Il futuro delle politiche industriali
Nel 21° sec. il cambiamento economico è caratterizzato da un’elevata incertezza sulle tecnologie, i prodotti, i mercati, la domanda, e da complesse reti di produzione internazionale. Le politiche industriali restano necessarie per favorire lo sviluppo di nuove attività con alto apprendimento, esternalità positive e produttività, e si devono fondare su una collaborazione strategica tra autorità pubbliche, imprese, soggetti sociali, in modo da migliorare le informazioni disponibili sulle opportunità produttive, da assicurare il coordinamento delle decisioni pubbliche e private sui nuovi investimenti, da accelerare la diffusione di conoscenze.
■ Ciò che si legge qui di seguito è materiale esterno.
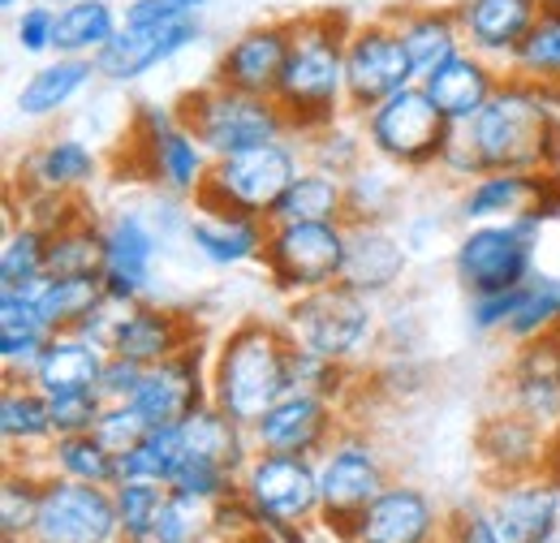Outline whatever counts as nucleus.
<instances>
[{
	"instance_id": "obj_1",
	"label": "nucleus",
	"mask_w": 560,
	"mask_h": 543,
	"mask_svg": "<svg viewBox=\"0 0 560 543\" xmlns=\"http://www.w3.org/2000/svg\"><path fill=\"white\" fill-rule=\"evenodd\" d=\"M353 18L346 13H302L293 18V44L280 73L277 104L289 117L293 138H306L341 117H350L346 95V39Z\"/></svg>"
},
{
	"instance_id": "obj_2",
	"label": "nucleus",
	"mask_w": 560,
	"mask_h": 543,
	"mask_svg": "<svg viewBox=\"0 0 560 543\" xmlns=\"http://www.w3.org/2000/svg\"><path fill=\"white\" fill-rule=\"evenodd\" d=\"M462 130L470 138L483 173H495V169L560 173V108L535 82L504 73L488 108Z\"/></svg>"
},
{
	"instance_id": "obj_3",
	"label": "nucleus",
	"mask_w": 560,
	"mask_h": 543,
	"mask_svg": "<svg viewBox=\"0 0 560 543\" xmlns=\"http://www.w3.org/2000/svg\"><path fill=\"white\" fill-rule=\"evenodd\" d=\"M293 337L280 320H242L211 349V402L250 427L293 393Z\"/></svg>"
},
{
	"instance_id": "obj_4",
	"label": "nucleus",
	"mask_w": 560,
	"mask_h": 543,
	"mask_svg": "<svg viewBox=\"0 0 560 543\" xmlns=\"http://www.w3.org/2000/svg\"><path fill=\"white\" fill-rule=\"evenodd\" d=\"M280 324L293 337V345H302L328 362L353 367L375 345L380 315H375V298L337 280V285H324L315 293L289 298Z\"/></svg>"
},
{
	"instance_id": "obj_5",
	"label": "nucleus",
	"mask_w": 560,
	"mask_h": 543,
	"mask_svg": "<svg viewBox=\"0 0 560 543\" xmlns=\"http://www.w3.org/2000/svg\"><path fill=\"white\" fill-rule=\"evenodd\" d=\"M544 216L522 211L513 220H483L466 224V233L453 246V276L466 289V298L504 293L535 276V251L544 238Z\"/></svg>"
},
{
	"instance_id": "obj_6",
	"label": "nucleus",
	"mask_w": 560,
	"mask_h": 543,
	"mask_svg": "<svg viewBox=\"0 0 560 543\" xmlns=\"http://www.w3.org/2000/svg\"><path fill=\"white\" fill-rule=\"evenodd\" d=\"M302 169H306V155L298 138H277L233 155H215L203 190L195 195V207H224V211L272 220L280 195Z\"/></svg>"
},
{
	"instance_id": "obj_7",
	"label": "nucleus",
	"mask_w": 560,
	"mask_h": 543,
	"mask_svg": "<svg viewBox=\"0 0 560 543\" xmlns=\"http://www.w3.org/2000/svg\"><path fill=\"white\" fill-rule=\"evenodd\" d=\"M173 108H177L182 126L211 151V160L259 147V142L293 138L289 117L280 113L277 100L246 95V91H233V86H220V82H203V86L186 91Z\"/></svg>"
},
{
	"instance_id": "obj_8",
	"label": "nucleus",
	"mask_w": 560,
	"mask_h": 543,
	"mask_svg": "<svg viewBox=\"0 0 560 543\" xmlns=\"http://www.w3.org/2000/svg\"><path fill=\"white\" fill-rule=\"evenodd\" d=\"M237 492L268 540L302 543V527L319 518V462L302 453H250Z\"/></svg>"
},
{
	"instance_id": "obj_9",
	"label": "nucleus",
	"mask_w": 560,
	"mask_h": 543,
	"mask_svg": "<svg viewBox=\"0 0 560 543\" xmlns=\"http://www.w3.org/2000/svg\"><path fill=\"white\" fill-rule=\"evenodd\" d=\"M346 251H350L346 220H268V242L259 264L277 293L298 298L337 285L346 272Z\"/></svg>"
},
{
	"instance_id": "obj_10",
	"label": "nucleus",
	"mask_w": 560,
	"mask_h": 543,
	"mask_svg": "<svg viewBox=\"0 0 560 543\" xmlns=\"http://www.w3.org/2000/svg\"><path fill=\"white\" fill-rule=\"evenodd\" d=\"M366 151L401 173H427L440 164L453 126L440 117V108L431 104V95L422 91V82H410L406 91L388 95L384 104H375L371 113L358 117Z\"/></svg>"
},
{
	"instance_id": "obj_11",
	"label": "nucleus",
	"mask_w": 560,
	"mask_h": 543,
	"mask_svg": "<svg viewBox=\"0 0 560 543\" xmlns=\"http://www.w3.org/2000/svg\"><path fill=\"white\" fill-rule=\"evenodd\" d=\"M130 138L142 160V173L168 190L173 199H195L211 173V151L182 126L177 108L164 104H135Z\"/></svg>"
},
{
	"instance_id": "obj_12",
	"label": "nucleus",
	"mask_w": 560,
	"mask_h": 543,
	"mask_svg": "<svg viewBox=\"0 0 560 543\" xmlns=\"http://www.w3.org/2000/svg\"><path fill=\"white\" fill-rule=\"evenodd\" d=\"M419 82L415 61L401 44V31L388 13L375 18H353L350 39H346V95H350V117L371 113L388 95L406 91Z\"/></svg>"
},
{
	"instance_id": "obj_13",
	"label": "nucleus",
	"mask_w": 560,
	"mask_h": 543,
	"mask_svg": "<svg viewBox=\"0 0 560 543\" xmlns=\"http://www.w3.org/2000/svg\"><path fill=\"white\" fill-rule=\"evenodd\" d=\"M315 462H319V522L337 535H346L353 518L393 483L380 449L353 431H341Z\"/></svg>"
},
{
	"instance_id": "obj_14",
	"label": "nucleus",
	"mask_w": 560,
	"mask_h": 543,
	"mask_svg": "<svg viewBox=\"0 0 560 543\" xmlns=\"http://www.w3.org/2000/svg\"><path fill=\"white\" fill-rule=\"evenodd\" d=\"M121 518L113 487L78 483V478L48 475L44 500L26 543H121Z\"/></svg>"
},
{
	"instance_id": "obj_15",
	"label": "nucleus",
	"mask_w": 560,
	"mask_h": 543,
	"mask_svg": "<svg viewBox=\"0 0 560 543\" xmlns=\"http://www.w3.org/2000/svg\"><path fill=\"white\" fill-rule=\"evenodd\" d=\"M211 402V354L203 340H195L190 349L147 367L139 393L130 406L147 418V427H177L186 423L199 406Z\"/></svg>"
},
{
	"instance_id": "obj_16",
	"label": "nucleus",
	"mask_w": 560,
	"mask_h": 543,
	"mask_svg": "<svg viewBox=\"0 0 560 543\" xmlns=\"http://www.w3.org/2000/svg\"><path fill=\"white\" fill-rule=\"evenodd\" d=\"M341 406L293 389L284 393L277 406L268 409L264 418L250 423V444L255 453H302V458H319L337 436H341Z\"/></svg>"
},
{
	"instance_id": "obj_17",
	"label": "nucleus",
	"mask_w": 560,
	"mask_h": 543,
	"mask_svg": "<svg viewBox=\"0 0 560 543\" xmlns=\"http://www.w3.org/2000/svg\"><path fill=\"white\" fill-rule=\"evenodd\" d=\"M289 44H293V18H268L255 22L246 31H237L211 69V82L246 91V95H268L277 100L280 73L289 61Z\"/></svg>"
},
{
	"instance_id": "obj_18",
	"label": "nucleus",
	"mask_w": 560,
	"mask_h": 543,
	"mask_svg": "<svg viewBox=\"0 0 560 543\" xmlns=\"http://www.w3.org/2000/svg\"><path fill=\"white\" fill-rule=\"evenodd\" d=\"M448 535L444 513L415 483H388L341 535L346 543H440Z\"/></svg>"
},
{
	"instance_id": "obj_19",
	"label": "nucleus",
	"mask_w": 560,
	"mask_h": 543,
	"mask_svg": "<svg viewBox=\"0 0 560 543\" xmlns=\"http://www.w3.org/2000/svg\"><path fill=\"white\" fill-rule=\"evenodd\" d=\"M155 259H160V233L142 211H113L104 220V289L113 302H147L155 285Z\"/></svg>"
},
{
	"instance_id": "obj_20",
	"label": "nucleus",
	"mask_w": 560,
	"mask_h": 543,
	"mask_svg": "<svg viewBox=\"0 0 560 543\" xmlns=\"http://www.w3.org/2000/svg\"><path fill=\"white\" fill-rule=\"evenodd\" d=\"M203 35V22L199 18H186V22H164V26H121L117 39L95 57V69L104 82H139L151 69L168 66L173 57H182L195 39Z\"/></svg>"
},
{
	"instance_id": "obj_21",
	"label": "nucleus",
	"mask_w": 560,
	"mask_h": 543,
	"mask_svg": "<svg viewBox=\"0 0 560 543\" xmlns=\"http://www.w3.org/2000/svg\"><path fill=\"white\" fill-rule=\"evenodd\" d=\"M488 513L509 543H552L560 531V487L544 475L504 478L491 492Z\"/></svg>"
},
{
	"instance_id": "obj_22",
	"label": "nucleus",
	"mask_w": 560,
	"mask_h": 543,
	"mask_svg": "<svg viewBox=\"0 0 560 543\" xmlns=\"http://www.w3.org/2000/svg\"><path fill=\"white\" fill-rule=\"evenodd\" d=\"M500 82H504V66L479 57L475 48H462L457 57H448L444 66L422 78V91L431 95L440 117L457 130V126H470L488 108V100L500 91Z\"/></svg>"
},
{
	"instance_id": "obj_23",
	"label": "nucleus",
	"mask_w": 560,
	"mask_h": 543,
	"mask_svg": "<svg viewBox=\"0 0 560 543\" xmlns=\"http://www.w3.org/2000/svg\"><path fill=\"white\" fill-rule=\"evenodd\" d=\"M195 324L186 320V311H173V307H155V302H135L121 311L113 340H108V354L117 358H130L139 367H155L182 349L195 345Z\"/></svg>"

Se in passato, con economie nazionali relativamente chiuse, lo Stato poteva individuare le priorità dello sviluppo, ora, con economie sempre più aperte, conta soprattutto il processo con cui si possono sperimentare nuove politiche industriali. Perché esse siano efficaci, sono necessarie – sulla base del dibattito attuale e delle recenti esperienze di successo in Asia – alcune condizioni istituzionali e la definizione delle politiche. Sul piano delle istituzioni, è necessaria un’elevata autonomia dello Stato rispetto agli interessi delle imprese, la presenza di istituzioni e agenzie pubbliche con competenze consolidate e comportamenti non collusivi, la definizione di obiettivi realistici. Nella realizzazione delle politiche, il sostegno concesso deve essere temporaneo, legato a buone prestazioni economiche e di esportazione, con criteri specifici per valutare i risultati delle misure introdotte, e la flessibilità di concentrare gli sforzi su attività e imprese con possibilità di affermazione. Anche nel 21° sec., molte esperienze di successo di imprese, settori e Paesi continueranno a essere legate ai risultati positivi di qualche forma di politica industriale.
Bibliografia
H.-J. Chang, The political economy of industrial policy, New York 1994.
La politica industriale. Teorie ed esperienze, a cura di A. Ninni, F. Silva, Roma-Bari 1997.
A.H. Amsden, The rise of ‘the rest’: challenges to the West from late-industrializing economies, New York-Oxford 2001.
S. Lall, Reinventing industrial strategy: the role of government policy in building industrial competitiveness, G-24 discussion paper 28, New York-Geneva 2004.
D. Rodrik, Industrial policy for the twenty-first century, KSG working paper RWP04-047, Cambridge (Mass.) 2004.